Der einsame Frankfurter Tiger ist tot
Keine Tiger mehr im Frankfurter Zoo

Hübners Frankfurter Woche – Folge 12
Vanni war so allein in seinem Gehege im Zoo. Wenn ich ihn in den letzten Monaten dort gesehen habe, kam er mir wie der einsamste Migrant in der Migrantenstadt Frankfurt vor. Ob er seine Heimat im fernen Sumatra je kennengelernt hat, weiß ich nicht. Wahrscheinlich ist er ja schon in irgendeinem deutschen oder europäischen Zoo geboren worden. Aber Tiger bleiben auch dann Fremde in einem Land, in dem sie wild nie leben könnten und sicherlich auch nicht leben wollten. Nicht nur für die vielen kleinen Zoobesucher war die Begegnung mit Vanni immer etwas Besonders. Denn Tiger sind die wohl prächtigsten, die schönsten Raubkatzen. Nun ist Vannis Gehege leer, der erst 2017 nach Frankfurt gekommene Kater ist im Alter von elf Jahren eingeschläfert worden.

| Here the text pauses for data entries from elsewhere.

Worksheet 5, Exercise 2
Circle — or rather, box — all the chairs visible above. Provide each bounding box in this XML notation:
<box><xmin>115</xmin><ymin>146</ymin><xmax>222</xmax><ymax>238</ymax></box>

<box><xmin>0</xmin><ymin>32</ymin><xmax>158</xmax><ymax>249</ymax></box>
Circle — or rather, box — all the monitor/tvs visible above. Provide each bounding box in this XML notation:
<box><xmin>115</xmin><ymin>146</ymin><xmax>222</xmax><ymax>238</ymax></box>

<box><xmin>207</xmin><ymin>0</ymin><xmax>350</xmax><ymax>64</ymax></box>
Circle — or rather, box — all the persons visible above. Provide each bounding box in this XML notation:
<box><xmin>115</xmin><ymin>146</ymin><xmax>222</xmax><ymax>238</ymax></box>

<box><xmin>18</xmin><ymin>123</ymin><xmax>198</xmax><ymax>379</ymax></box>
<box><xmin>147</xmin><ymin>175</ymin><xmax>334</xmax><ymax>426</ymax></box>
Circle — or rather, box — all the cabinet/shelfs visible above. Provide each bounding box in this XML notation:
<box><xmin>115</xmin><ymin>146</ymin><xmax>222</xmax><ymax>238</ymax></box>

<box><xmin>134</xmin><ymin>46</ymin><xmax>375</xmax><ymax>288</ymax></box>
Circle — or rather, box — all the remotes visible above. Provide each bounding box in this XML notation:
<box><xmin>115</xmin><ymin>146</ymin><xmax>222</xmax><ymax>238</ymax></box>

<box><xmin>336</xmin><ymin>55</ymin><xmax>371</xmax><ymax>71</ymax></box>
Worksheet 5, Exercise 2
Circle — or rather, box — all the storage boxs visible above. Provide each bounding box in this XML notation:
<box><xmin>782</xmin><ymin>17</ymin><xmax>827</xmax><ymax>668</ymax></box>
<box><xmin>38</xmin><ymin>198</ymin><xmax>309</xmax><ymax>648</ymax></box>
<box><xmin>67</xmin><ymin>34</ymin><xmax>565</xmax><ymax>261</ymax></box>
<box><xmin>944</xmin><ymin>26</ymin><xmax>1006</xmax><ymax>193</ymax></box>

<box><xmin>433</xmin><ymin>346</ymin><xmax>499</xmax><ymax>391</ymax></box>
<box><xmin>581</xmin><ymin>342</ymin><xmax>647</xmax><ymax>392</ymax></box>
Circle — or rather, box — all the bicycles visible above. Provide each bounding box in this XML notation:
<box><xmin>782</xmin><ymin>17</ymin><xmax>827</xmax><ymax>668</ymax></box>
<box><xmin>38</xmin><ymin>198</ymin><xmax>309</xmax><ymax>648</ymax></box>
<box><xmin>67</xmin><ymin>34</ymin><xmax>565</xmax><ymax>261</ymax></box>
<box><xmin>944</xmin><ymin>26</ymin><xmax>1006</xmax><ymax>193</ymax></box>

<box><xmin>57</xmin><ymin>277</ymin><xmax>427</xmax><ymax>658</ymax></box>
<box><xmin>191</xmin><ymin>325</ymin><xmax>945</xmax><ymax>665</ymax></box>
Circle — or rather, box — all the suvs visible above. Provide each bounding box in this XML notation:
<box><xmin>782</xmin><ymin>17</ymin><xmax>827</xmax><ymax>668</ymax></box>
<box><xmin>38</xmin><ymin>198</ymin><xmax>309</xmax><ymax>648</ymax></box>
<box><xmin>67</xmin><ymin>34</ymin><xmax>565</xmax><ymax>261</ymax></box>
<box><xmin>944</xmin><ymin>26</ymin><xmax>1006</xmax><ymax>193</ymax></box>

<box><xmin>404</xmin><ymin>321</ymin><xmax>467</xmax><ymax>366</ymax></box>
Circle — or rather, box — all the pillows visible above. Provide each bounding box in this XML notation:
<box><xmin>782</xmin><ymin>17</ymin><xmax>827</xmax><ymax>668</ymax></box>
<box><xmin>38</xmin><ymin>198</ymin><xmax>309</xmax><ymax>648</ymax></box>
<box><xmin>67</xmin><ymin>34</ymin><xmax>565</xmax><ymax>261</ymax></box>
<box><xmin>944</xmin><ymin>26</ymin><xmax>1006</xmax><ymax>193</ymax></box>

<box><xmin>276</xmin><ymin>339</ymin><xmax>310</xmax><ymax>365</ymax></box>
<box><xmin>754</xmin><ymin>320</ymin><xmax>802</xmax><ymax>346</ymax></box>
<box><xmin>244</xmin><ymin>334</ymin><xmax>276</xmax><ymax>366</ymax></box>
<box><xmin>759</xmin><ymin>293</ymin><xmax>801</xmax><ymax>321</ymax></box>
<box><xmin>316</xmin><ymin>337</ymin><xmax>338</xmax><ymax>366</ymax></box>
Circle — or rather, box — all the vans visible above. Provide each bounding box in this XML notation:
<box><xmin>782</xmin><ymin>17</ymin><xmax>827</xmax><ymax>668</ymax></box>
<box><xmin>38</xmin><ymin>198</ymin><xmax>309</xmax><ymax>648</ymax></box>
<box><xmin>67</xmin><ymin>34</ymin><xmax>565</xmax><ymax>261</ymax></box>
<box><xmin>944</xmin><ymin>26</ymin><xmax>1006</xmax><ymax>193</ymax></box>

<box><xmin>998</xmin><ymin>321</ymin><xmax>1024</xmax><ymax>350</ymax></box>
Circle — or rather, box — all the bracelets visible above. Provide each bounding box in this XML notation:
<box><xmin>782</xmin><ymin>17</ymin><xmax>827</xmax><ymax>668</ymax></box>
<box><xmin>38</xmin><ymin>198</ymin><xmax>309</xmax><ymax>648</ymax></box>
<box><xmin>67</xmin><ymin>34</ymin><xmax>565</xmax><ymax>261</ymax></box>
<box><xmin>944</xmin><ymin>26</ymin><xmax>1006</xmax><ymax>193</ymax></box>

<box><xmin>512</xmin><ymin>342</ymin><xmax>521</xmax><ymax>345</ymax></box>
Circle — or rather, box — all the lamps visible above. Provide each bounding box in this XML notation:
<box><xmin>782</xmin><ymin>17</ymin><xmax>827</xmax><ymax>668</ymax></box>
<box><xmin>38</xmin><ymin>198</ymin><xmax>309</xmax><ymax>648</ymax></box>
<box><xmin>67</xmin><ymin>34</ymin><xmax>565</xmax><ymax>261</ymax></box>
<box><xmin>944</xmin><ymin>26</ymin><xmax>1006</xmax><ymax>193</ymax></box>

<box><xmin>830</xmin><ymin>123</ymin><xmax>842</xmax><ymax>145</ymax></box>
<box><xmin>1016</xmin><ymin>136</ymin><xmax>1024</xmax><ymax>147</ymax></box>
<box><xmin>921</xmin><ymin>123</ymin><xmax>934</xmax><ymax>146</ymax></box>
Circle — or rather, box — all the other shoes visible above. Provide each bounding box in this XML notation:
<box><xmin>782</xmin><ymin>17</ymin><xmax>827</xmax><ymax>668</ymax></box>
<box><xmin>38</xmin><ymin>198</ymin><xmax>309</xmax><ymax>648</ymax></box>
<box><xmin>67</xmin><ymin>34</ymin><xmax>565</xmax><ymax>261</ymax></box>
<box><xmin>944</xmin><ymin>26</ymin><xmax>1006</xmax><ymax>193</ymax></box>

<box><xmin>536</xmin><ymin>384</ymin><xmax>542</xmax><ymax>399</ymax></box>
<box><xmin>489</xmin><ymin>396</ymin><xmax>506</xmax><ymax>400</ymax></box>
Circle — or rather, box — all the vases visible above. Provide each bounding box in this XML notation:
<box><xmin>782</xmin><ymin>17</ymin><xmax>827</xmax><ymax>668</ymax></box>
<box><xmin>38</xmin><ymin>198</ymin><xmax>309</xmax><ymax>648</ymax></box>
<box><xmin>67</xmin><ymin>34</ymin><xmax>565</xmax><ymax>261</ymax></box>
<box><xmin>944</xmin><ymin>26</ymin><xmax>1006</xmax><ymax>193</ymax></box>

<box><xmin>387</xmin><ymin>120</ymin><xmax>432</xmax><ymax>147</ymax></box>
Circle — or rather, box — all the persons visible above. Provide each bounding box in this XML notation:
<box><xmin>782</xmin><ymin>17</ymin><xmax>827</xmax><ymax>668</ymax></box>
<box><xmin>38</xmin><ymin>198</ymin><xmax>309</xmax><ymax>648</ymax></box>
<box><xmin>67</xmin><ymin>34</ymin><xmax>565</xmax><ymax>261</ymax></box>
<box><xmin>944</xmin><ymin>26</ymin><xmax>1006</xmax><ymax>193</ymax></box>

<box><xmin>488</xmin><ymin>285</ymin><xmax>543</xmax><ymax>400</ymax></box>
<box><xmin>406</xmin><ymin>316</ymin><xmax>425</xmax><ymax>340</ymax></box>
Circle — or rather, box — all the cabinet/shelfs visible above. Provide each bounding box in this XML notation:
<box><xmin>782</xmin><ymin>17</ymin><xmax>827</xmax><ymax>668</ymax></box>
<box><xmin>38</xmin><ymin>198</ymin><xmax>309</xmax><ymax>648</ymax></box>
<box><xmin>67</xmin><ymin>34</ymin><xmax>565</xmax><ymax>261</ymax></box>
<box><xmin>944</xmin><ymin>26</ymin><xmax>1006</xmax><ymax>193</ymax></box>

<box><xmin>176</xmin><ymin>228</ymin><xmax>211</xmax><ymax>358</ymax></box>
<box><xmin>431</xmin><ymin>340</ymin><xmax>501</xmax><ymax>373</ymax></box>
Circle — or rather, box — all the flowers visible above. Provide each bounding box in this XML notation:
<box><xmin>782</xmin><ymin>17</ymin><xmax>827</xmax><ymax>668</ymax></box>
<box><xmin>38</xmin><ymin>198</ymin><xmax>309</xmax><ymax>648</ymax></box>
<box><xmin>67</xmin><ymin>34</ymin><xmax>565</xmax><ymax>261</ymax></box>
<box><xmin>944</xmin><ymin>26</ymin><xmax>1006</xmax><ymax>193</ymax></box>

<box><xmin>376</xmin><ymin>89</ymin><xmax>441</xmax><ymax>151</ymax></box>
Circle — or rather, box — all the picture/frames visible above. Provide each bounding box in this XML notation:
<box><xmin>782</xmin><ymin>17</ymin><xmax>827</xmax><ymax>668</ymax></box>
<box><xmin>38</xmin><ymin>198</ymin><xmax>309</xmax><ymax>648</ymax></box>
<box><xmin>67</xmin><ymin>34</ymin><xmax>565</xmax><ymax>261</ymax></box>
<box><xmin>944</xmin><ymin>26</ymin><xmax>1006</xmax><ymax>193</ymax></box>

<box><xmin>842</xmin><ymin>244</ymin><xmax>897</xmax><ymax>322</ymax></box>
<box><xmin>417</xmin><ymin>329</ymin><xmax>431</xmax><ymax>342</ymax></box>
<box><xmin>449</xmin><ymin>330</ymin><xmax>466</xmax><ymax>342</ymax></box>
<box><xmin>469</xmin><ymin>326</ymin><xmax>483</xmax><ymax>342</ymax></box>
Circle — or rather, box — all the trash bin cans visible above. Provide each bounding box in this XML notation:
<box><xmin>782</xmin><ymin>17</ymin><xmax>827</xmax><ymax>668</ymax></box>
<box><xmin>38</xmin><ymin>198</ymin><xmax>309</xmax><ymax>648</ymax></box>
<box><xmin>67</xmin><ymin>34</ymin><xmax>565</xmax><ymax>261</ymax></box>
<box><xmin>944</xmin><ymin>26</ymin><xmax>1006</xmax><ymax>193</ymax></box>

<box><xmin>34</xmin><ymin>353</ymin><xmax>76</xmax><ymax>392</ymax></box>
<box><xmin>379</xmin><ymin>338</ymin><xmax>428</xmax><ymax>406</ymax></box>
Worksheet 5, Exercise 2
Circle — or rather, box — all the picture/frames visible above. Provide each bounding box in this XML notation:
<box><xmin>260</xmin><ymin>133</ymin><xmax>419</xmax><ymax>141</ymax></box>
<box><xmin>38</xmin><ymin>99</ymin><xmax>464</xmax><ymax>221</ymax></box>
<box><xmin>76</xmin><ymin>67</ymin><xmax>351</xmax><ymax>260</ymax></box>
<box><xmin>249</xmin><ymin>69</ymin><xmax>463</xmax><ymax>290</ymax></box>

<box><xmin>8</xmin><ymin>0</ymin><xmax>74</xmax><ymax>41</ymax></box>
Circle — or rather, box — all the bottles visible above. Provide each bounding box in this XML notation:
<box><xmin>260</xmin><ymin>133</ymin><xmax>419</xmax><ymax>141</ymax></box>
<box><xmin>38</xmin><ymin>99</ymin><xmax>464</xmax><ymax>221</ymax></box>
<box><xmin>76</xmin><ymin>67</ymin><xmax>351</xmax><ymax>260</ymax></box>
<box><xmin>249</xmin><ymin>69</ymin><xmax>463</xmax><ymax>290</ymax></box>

Vanni hat in den letzten Monaten manchmal nichts mehr gefressen. Bei einer Untersuchung wurden nun in seinem Magen-Darm-Trakt Hinweise auf einen Tumor festgestellt. Die Entscheidung, ihn deshalb einzuschläfern, ist den Verantwortlichen bestimmt nicht leicht gefallen. Denn Tiger sind immer eine Hauptattraktion im Zoo. Das gilt auch für seine körperlich kleinste Unterart, die des vom Aussterben bedrohten Sumatra-Tigers in Frankfurt. Schon im Vorjahr war die 17-jährige Tigerdame Malea, mit der sich Vanni gar nicht gut vertrug, eingeschläfert worden. Seitdem strich er allein durchs durchaus großzügige Gehege. Wenn er vor einer der Glasscheiben hockte, angestarrt von Besuchern und diese mit unergründlichem Tigerblick zurück fixierend, wirkte er so herzbewegend vereinsamt.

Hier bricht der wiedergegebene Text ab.